Mémoire : Le 17 octobre 1961 au cinéma




La commémoration du massacre des Algériens et Algériennes a été l’occasion de plusieurs manifestations, rassemblements, publications, rééditions. Et le cinéma n’aura pas été en reste dans cette volonté de reconstitution politique d’une mémoire arrachée à la nuit noire de l’amnésie d’État.

Entre la ressortie de Octobre à Paris (1962) de Jacques Panijel et la sortie de Ici, on noie les Algériens. 17 octobre 1961 de Yasmina Adi, c’est un espace de réflexion mémorielle qui est proposé. Ces deux films sont à la fois différents par le contexte de leur réalisation, et complémentaires par leur propos.

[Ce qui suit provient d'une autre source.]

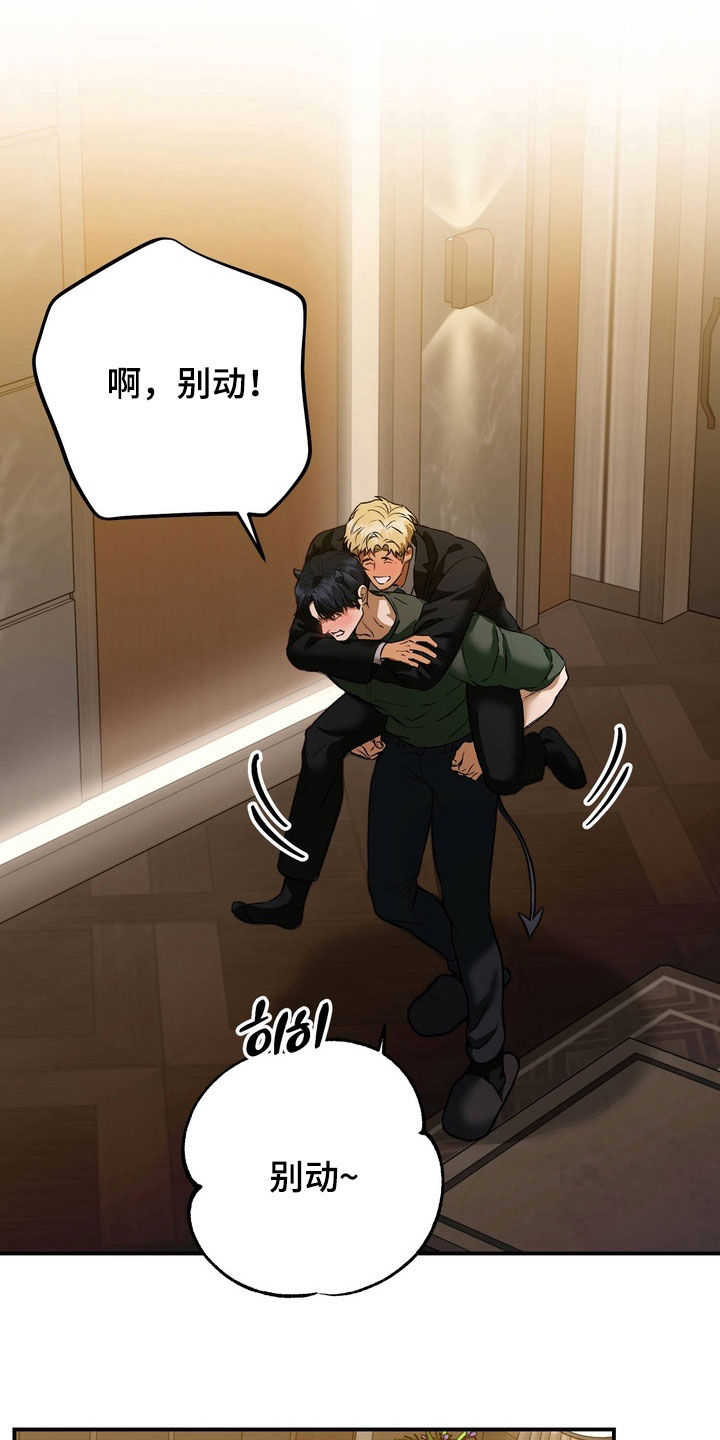 纯爱魔鬼漫画,第33章：没办法生气1图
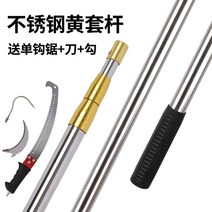 고지톱 전지 고지 가위 장대톱 나무자르는 나무톱 가지치기 전지톱 전지트머, 2.1m 3단 옐로우커버  +훅+싱글훅톱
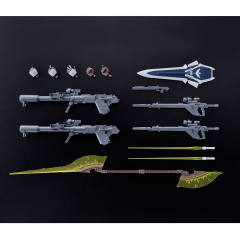 HGUC MSN-06S 新安洲·原石 NZ-999 Ⅱ 新吉翁号 NT Ver.-资料图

Une préface réalisée par Mehdi Lallaoui (de l’association Au nom de la mémoire) restitue déjà les enjeux de Octobre à Paris, en même temps que les personnes sollicitées pour cette présentation (Daniel Mermet, Gilles Manceron, Jean-Luc Einaudi) racontent l’histoire compliquée d’un film militant victime de la censure gaulliste. Il a fallu une grève de la faim du cinéaste René Vautier en 1973 pour lever le visa de censure, et gagner dans la foulée, l’abrogation de la censure politique concernant les œuvres cinématographiques. Jacques Panijel ancien résistant du maquis du Vercors, militant au comité Maurice-Audin, et le journal anticolonialiste Vérité-Liberté, eurent l’idée de réaliser un film sur les massacres du 17 octobre 1961 dès l’annonce des atrocités commises. D’octobre 1961 à mars 1962 (accords d’Evian mettant fin à la guerre d’indépendance), il tourna dans une totale clandestinité un documentaire autant préoccupé par la parole des Algérien-ne-s que par les lieux de leur énonciation. Une émouvante mosaïque de mots et de visages constitue ainsi une subjectivité dont l’expression collective, plantée au cœur de la Folie dans le bidonville de Nanterre, donne forme à l’invisible des vexations, blessures et tortures quotidiennement vécues par les « Français-e-s musulman-e-s d’Algérie » d’alors. La reconstitution cinématographique se passe sous la surveillance du FLN. Digne de l’école soviétique elle parvient à dynamiser les rares images (d’Elie Kagan) disponibles concernant la répression policière. Elle commence avec la manifestation contre le couvre-feu raciste de Maurice Papon et aboutit aux neuf morts du métro Charonne le 8 février 1962. Octobre à Paris parvient à dépasser la censure étatique autant que l’encadrement du FLN pour affirmer l’universalité des victimes (avant-hier le Juif, hier l’Algérien, aujourd’hui le Français) du régime d’exception qu’il soit républicain ou vichyste.

Ici, on noie les Algériens de Yasmina Adi représenterait alors un idéal contrepoint actuel au film de Jacques Panijel : parce qu’il donne la parole aux victimes cinquante ans après les faits, et qu’il reconstitue à partir d’un montage d’images documentaires, l’appareil répressif qui s’est alors abattu sur les manifestant-e-s pacifiques. Alors que Octobre à Paris brûle de l’actualité des massacres de 1961, Ici, on noie les Algériens chercherait plutôt à remuer les nappes de cette Seine – moderne Léthé – pour en faire remonter le souvenir des noyé-e-s d’hier. Le film de Yasmina Adi a beau jouir de louables efforts de documentation, (comme son précédent film L’Autre 8 Mai 45. Aux origines de la guerre d’Algérie (2008) qui rendait compte des massacres dans le Constantinois), c’est l’analyse politique des raisons objectives de l’amnésie nationale qui lui fait défaut. Il aurait peut-être contribué à mieux expliquer le poids du racisme postcolonial dans la société française contemporaine.